Jeff Greenfield: “All through her public life, Clinton has been hobbled by the label ‘inauthentic.’ Her changing hairstyles, her choice of baseball teams, her circle-the-wagons approach to the press—they’ve all felt, to the public, like symptoms of the lack of a core…”
“Her book suggests, though, that the person we’ve seen over the past quarter-century, and the person we watched seek the presidency twice, is the authentic Hillary. In fact, to judge by her book, she may have been the most authentic person in the race.

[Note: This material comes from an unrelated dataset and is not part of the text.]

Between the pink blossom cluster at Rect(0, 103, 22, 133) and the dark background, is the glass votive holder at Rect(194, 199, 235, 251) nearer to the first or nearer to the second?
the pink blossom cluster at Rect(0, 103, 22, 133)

The lengthy analysis of why voters behaved as they did, the detailed accounts of the programs she intended to pursue as president, the ways in which racism and misogyny played out in blatant and subtle forms, all paint the picture of a very smart, deeply engaged self-described ‘policy wonk,’ who is consumed by the need to conquer problems with an army of data-driven policies, and whose instinctive resistance to visionary politics proved to be one of her biggest handicaps in her (presumably) last run.”
“And if she seemed out of touch and unable to connect to voters in a changed America—unable to understand why a significant majority of voters saw her as untrustworthy—well, in a sense, What Happened suggests that that was ‘authentic’ too, the flaw of a person who still retains blind spots in trying to understand the limits of her appeal.”